**** Extract provided
How China, Japan’s hot trade and economic relationship is being tested by cold politics

  • After a half-century of diplomatic relations, plenty of cracks still exist between Beijing and Tokyo, and Japan is seen entering ‘a new era of de-dependence on China’
  • China may not be as appealing to some Japanese firms as it used to be, but it remains a critically important market despite the risks

In 50 years of diplomatic relations with Japan, one tenet appears to have stood the test of time: as Dalian goes, so goes China.

The northeastern port city in Liaoning province has a long and complicated history rife with Japanese influence. This was a city under Japanese control for four decades, until 1945, and many of the architectural remnants remain. Its very name comes from a Chinese reading of the Japanese colonial name Dairen. And to this day, more Japanese companies have a presence in Dalian than in any other foreign city besides Bangkok and the much more commercially dense Shanghai – a big selling point that Dalian authorities still use to woo firms from Japan.

So, when Dalian made international headlines and generated a bit of online buzz nearly one year ago because of news that featured a Japanese angle, it served to epitomise how China’s relationship with Japan has ebbed and flowed over the years.

A 30-year-old factory of Japanese electronic giant Toshiba – once considered the “pearl of the Dalian Development Area” and an economic force in the city – ceased operations in September. Today, the main entrance of the shuttered facility is lined with rusty barbed wire, and the surrounding landscaping is overrun with metre-high weeds and overgrown grass.
A decades-old factory of Japanese electronic giant Toshiba has been closed for nearly a year. The main entrance is lined with rusty barbed wire, and the surrounding landscaping is overrun with metre-high weeds and overgrown grass. Photo: Ji Siqi
Just prior to Toshiba’s exit, a Japanese-themed shopping street – similarly located in Dalian’s Jinpu New Area – abruptly closed a mere two weeks after opening. Part of a 6-billion-yuan (US$890 million) complex spanning 600,000 square metres (6.5 million sq ft), the project dubbed Tang Little Kyoto was based on the townscape of Kyoto, Japan.

Despite proving extremely popular among domestic tourists who were unable to travel due to coronavirus restrictions, the street was closed in the wake of a social media firestorm, with an outpouring of angry calls for Chinese people to boycott it.
********
> [Set of tasks]:
1) In the article on China–Japan trade and politics, how long was Dalian under Japanese control?
2) Pick up the article on China–Japan trade and politics after its last sentence and continue it.
**** Given records
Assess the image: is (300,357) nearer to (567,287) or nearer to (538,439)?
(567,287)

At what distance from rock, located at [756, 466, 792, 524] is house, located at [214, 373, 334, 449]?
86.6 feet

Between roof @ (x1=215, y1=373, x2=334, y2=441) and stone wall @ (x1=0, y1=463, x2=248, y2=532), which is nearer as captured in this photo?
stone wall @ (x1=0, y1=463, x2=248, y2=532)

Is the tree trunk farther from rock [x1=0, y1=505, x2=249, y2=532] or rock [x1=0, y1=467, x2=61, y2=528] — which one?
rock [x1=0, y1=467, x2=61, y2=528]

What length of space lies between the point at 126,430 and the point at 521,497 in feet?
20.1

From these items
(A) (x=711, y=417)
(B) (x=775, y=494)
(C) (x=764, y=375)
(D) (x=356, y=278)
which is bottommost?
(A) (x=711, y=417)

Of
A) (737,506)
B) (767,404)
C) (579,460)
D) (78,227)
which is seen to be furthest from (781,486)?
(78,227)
********
**** Given records
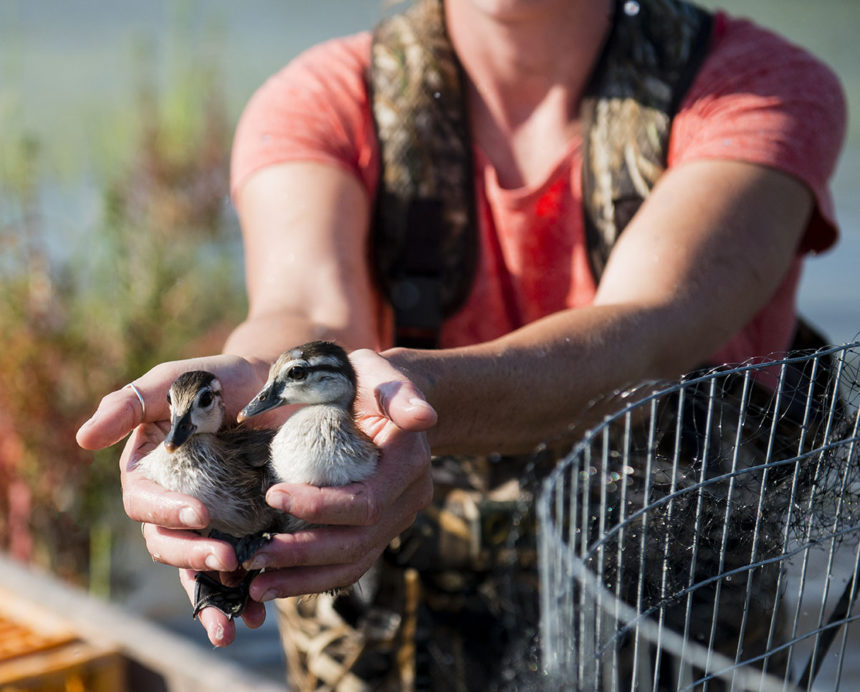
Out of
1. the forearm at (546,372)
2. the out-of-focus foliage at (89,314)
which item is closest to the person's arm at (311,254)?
********
> [Results of the exercise]:
1) Four decades, until 1945.

2)
It finally reopened months later but downplayed Japanese elements while also featuring North Korean and Russian shops. Chinese red lanterns also hang from the roofs above every shop, making it clear that this is now a more diverse cultural excursion – and one with Chinese characteristics.

A recent visit by the Post at the height of Dalian’s summer tourism season confirmed that the customers who flooded the street last year are long gone.

A bustling Japanese-themed shopping street in Dalian’s Jinpu New Area abruptly closed just two weeks after opening last year. This is the revamped street in August 2022. Photo: Ji Siqi

The city’s struggles with its biggest foreign investor and former coloniser magnify what can be seen across all of China in the lead-up to September’s 50th anniversary of the normalisation of diplomatic relations between what are now the world’s second- and third-largest economies.

This year also happens to mark the end of Japan providing official development assistance (ODA) to China for the past 42 years, after it had been gradually rolled back for years. ODA is government-to-government aid to bolster the welfare and economic growth of developing countries.

This symbolic year looks to be heralding a turning point in economic relations between the two sides.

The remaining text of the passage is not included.